> Your instructions
Output the lines of the entries below beginning at the one with "What is the separation" and ending with the last, exactly as written and without pictures.

Spatial relationship records
===
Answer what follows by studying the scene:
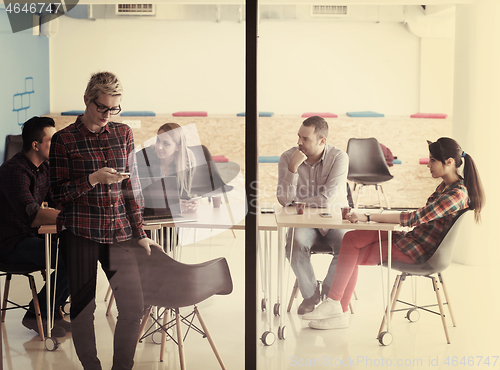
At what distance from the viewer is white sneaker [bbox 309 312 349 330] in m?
2.53

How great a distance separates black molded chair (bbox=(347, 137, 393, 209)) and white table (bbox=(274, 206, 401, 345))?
112 millimetres

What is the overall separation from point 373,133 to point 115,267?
4.96 feet

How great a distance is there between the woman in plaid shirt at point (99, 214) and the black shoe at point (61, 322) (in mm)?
69

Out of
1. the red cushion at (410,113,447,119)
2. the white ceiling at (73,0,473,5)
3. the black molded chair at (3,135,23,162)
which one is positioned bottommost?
the black molded chair at (3,135,23,162)

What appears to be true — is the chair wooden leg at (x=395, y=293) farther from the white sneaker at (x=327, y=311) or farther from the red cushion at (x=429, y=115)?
the red cushion at (x=429, y=115)

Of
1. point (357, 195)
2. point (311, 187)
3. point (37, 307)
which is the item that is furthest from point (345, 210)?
point (37, 307)

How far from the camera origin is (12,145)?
2496 millimetres

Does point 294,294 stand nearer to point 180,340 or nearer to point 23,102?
point 180,340

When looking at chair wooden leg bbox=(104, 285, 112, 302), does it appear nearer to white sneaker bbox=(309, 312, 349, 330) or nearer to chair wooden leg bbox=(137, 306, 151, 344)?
chair wooden leg bbox=(137, 306, 151, 344)

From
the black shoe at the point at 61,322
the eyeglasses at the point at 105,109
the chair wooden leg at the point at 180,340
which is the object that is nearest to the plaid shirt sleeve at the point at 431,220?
the chair wooden leg at the point at 180,340

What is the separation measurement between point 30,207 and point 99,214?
511 millimetres

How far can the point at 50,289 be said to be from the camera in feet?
8.39

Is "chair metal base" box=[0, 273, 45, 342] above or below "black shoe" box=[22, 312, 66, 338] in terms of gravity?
above

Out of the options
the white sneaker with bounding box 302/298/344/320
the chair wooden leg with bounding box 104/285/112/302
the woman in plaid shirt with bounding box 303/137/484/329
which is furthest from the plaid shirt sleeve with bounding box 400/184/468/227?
the chair wooden leg with bounding box 104/285/112/302
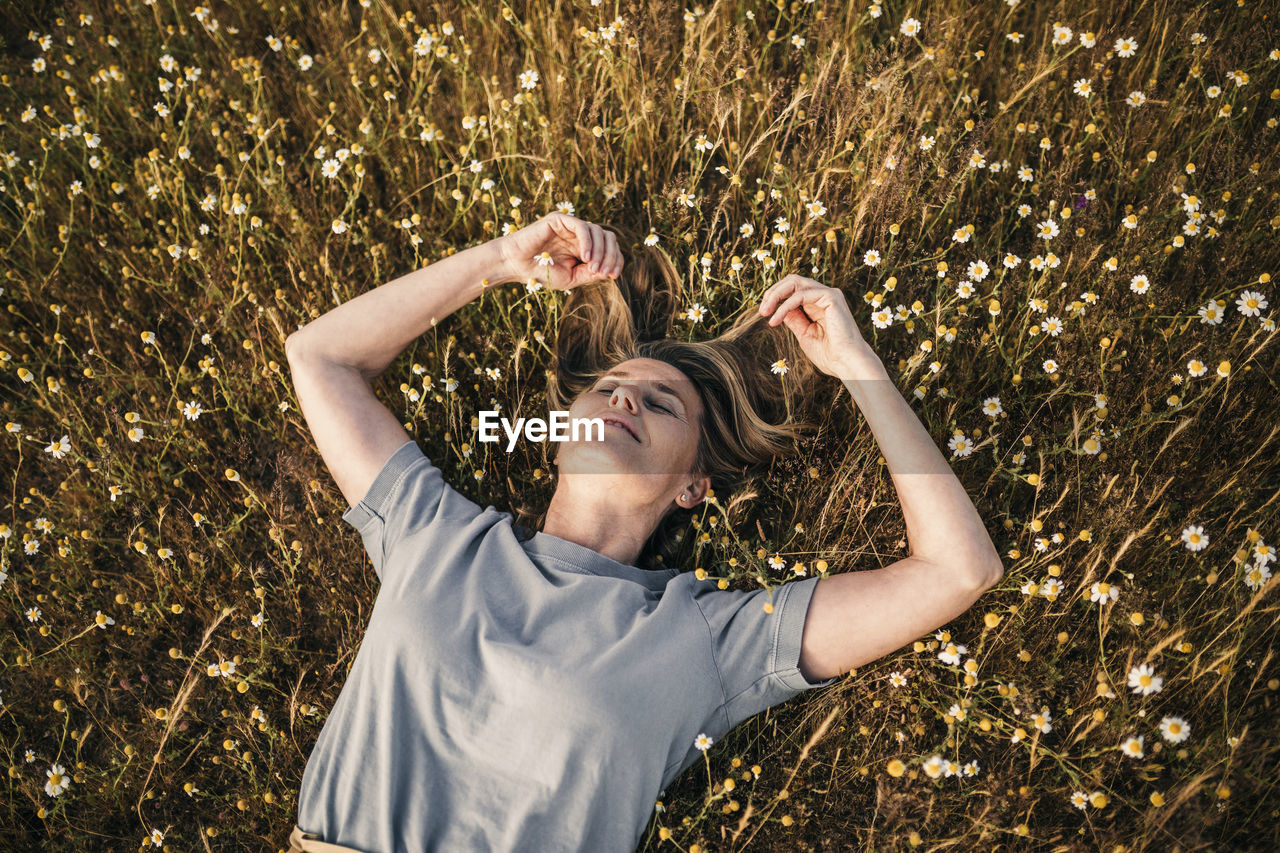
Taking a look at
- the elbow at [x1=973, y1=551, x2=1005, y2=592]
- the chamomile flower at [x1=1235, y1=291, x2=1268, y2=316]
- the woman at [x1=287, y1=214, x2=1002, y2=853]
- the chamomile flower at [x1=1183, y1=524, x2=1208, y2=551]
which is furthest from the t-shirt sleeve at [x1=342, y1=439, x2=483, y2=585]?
the chamomile flower at [x1=1235, y1=291, x2=1268, y2=316]

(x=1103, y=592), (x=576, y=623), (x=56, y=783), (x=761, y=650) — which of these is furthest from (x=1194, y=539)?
(x=56, y=783)

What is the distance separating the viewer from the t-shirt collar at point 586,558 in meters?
2.60

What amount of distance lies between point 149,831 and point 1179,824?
3.54m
===
> Solution to the exercise
What is the separation measurement between point 30,207 and point 99,214?
511 millimetres

How far can the point at 50,289 be said to be from the camera in feet?
8.39

Is "chair metal base" box=[0, 273, 45, 342] above or below "black shoe" box=[22, 312, 66, 338] in terms of gravity?
above

Out of the options
the white sneaker with bounding box 302/298/344/320
the chair wooden leg with bounding box 104/285/112/302
the woman in plaid shirt with bounding box 303/137/484/329
which is furthest from the plaid shirt sleeve with bounding box 400/184/468/227?
the chair wooden leg with bounding box 104/285/112/302
Taking a look at
- the elbow at [x1=973, y1=551, x2=1005, y2=592]
- the chamomile flower at [x1=1235, y1=291, x2=1268, y2=316]
- the woman at [x1=287, y1=214, x2=1002, y2=853]
- the chamomile flower at [x1=1183, y1=524, x2=1208, y2=551]
which is furthest from the t-shirt sleeve at [x1=342, y1=439, x2=483, y2=585]?
the chamomile flower at [x1=1235, y1=291, x2=1268, y2=316]

(x=1103, y=592), (x=576, y=623), (x=56, y=783), (x=761, y=650) — which of these is furthest from (x=1194, y=539)?
(x=56, y=783)

What is the distance separating the viewer from the t-shirt collar at point 586,558 in meters?
2.60

What amount of distance lies between point 149,831 and point 1179,824?
3.54m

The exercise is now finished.